Monday, July 11, 2011

Week 10 Lab 2 Exercise 2

1. What is ease-in ease-out in reference to animation?

Ease-in ease-out refers to the proximity of the distance traveled by an object between each frame. Ease-in normally refers to when the distance traveled by an object slowly decreases while ease-out is the opposite: it increases. In terms of reality, this is mainly caused by gravity pull, although the cause may vary (Exhaustion, acceleration, deceleration, etc.) In the basic bouncing ball animation, ease-in ease-out occurs when the ball bounces off the ground and due to gravity pull, slows down mid air and decelerates before going back down at an accelerating speed.
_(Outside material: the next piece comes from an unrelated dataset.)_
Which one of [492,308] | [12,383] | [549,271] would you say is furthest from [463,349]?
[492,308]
2. What does frame-per-second mean?

Frame-per-second, abbreviated as fps, is the number of frames (images, pictures etc.) viewed on the screen every second. This method is used in videos. Normally, 24 fps is the average fps used by most videos and the human eyes can only detect individual frames as no more than 25 fps. Regardless, at higher fps (normally 60 fps) produces very smooth videos.

3. The spacing of the ticks in the animation chart is for an object bouncing with linear speed over 12 frames - draw a similar chart, but with ease-in and ease-out.






As the ball moves up, it decelerates due to gravity pull. At frame 4, it begins to ease-in, peaking at frame 6. After frame 6, it begins to fall down and accelerate, easing-out till frame 12.